AMMAN, Jordan — King Abdullah II of Jordan broke his silence Wednesday night over the unusually public rift with his half brother, Prince Hamzah, justifying the steps he had taken to curb his brother’s contact with the outside world, while asserting that the prince’s “sedition has been nipped in the bud.”

In an open letter addressed to the Jordanian people that was read by a newscaster on television, King Abdullah wrote that Prince Hamzah had committed “to put Jordan’s interest, Constitution, and laws above all considerations,” according to an official translation of the letter released by the royal palace.

The king added: “Hamzah today is with his family, in his palace, under my care.” The prince had claimed that he was under house arrest. He has not been seen in public since the rift became public this past weekend.

On Sunday the Jordanian government accused Prince Hamzah, a former crown prince, of having plotted to undermine the security of the country. Several aides and associates of the prince were arrested and the prince himself was ordered to refrain from making public comments or communicating with people outside the royal family.

The news shocked Jordanians and foreign allies alike. Jordan has historically been a pillar of stability in the turbulent Middle East, and the ruling family has rarely aired its disputes in public.

In a pointed display of support for the monarch, the head of the executive branch of the European Union, Ursula von der Leyen, visited King Abdullah on Wednesday. President Biden later phoned the king to offer “full solidarity with Jordan, under the leadership of His Majesty,” according to a statement published by a state-run news agency in Jordan.

King Abdullah’s letter constitutes the first time that the monarch himself has commented on the rift.

Prince Hamzah had previously distributed two videos about the situation, denying any involvement in a conspiracy, but excoriating the Jordanian government and saying he had been put under house arrest.

Squeezed between Syria, Iraq, Israel and the Israeli-occupied West Bank, Jordan is viewed by western powers like the United States as a key ally in international military efforts to rein in extremist groups like the Islamic State.

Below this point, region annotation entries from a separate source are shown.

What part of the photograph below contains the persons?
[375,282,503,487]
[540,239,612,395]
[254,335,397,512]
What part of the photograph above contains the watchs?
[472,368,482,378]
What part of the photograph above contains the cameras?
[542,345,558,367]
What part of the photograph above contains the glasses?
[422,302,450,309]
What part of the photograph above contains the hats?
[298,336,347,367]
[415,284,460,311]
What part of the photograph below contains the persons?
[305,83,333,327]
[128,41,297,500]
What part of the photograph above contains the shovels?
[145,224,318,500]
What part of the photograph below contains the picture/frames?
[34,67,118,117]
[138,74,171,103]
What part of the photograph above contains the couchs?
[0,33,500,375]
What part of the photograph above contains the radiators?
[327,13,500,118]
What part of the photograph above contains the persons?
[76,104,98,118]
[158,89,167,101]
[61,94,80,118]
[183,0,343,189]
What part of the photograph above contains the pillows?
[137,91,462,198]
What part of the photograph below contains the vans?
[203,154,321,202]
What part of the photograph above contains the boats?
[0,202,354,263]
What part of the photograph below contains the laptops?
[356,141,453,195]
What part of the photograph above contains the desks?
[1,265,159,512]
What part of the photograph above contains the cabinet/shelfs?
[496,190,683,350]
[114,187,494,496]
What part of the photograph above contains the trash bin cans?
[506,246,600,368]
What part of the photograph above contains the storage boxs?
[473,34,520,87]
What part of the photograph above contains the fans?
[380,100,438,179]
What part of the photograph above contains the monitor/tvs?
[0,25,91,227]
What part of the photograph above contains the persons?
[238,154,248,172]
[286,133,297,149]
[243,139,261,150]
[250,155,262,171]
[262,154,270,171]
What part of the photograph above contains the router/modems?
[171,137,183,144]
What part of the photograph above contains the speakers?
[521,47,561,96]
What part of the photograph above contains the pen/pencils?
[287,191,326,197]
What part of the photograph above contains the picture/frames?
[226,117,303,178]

And with a sizable population of Palestinian origin, Jordan is considered a key player in any future Israeli-Palestinian peace negotiations.

In his statement on Wednesday the king spoke of his personal discomfort at his disagreement with Prince Hamzah.

“The challenge over the past few days was not the most difficult or dangerous to the stability of our nation,” he wrote, “but to me, it was the most painful.”

He added: “Sedition came from within and without our one house, and nothing compares to my shock, pain, and anger as a brother and as the head of the Hashemite family, and as a leader of this proud people.”

Though painful to do so, the king said he had felt forced to take action. “Nothing, and no one comes before Jordan’s security and stability,” he wrote, “and it was imperative to take the necessary measures to honor that responsibility.”

The king’s letter followed a separate statement released on Monday by the royal court, bearing Prince Hamzah’s signature, in which the prince was quoted as reaffirming his loyalty to his half brother. But the prince’s exact whereabouts have been a mystery since Saturday. Aside from the two videos, he has not made any direct comments to the public.

The prince’s staff and associates remain in jail pending an investigation into their activities, a fact that the king alluded to in his letter on Wednesday.

“As for the other aspects,” he wrote, “they are under investigation, in accordance with the law.” He promised that the investigation would be handled “in a manner that guarantees justice and transparency.”

Prince Hamzah’s rift with the king is partly a result of the prince’s repeated criticism of the way that the country is governed, in particular of its lack of transparency. Freedom House, an independent American watchdog that monitors rights abuses across the world, recently said that Jordan was no longer a free society, having previously classified it as “partly free.”

Hamzah was removed as crown prince by the king in 2004, and initially kept quiet about his frustration at the demotion. But in recent years, he has attempted to build a profile as a standard-bearer for public discontent, railing on social media about high-level graft.

He also met regularly with tribal leaders, a move that some considered as an attempt to undermine the king. Though tribal influence has waned in recent decades, the Jordanian monarchy’s legitimacy has historically been partly rooted in the support it received from Jordanian clans.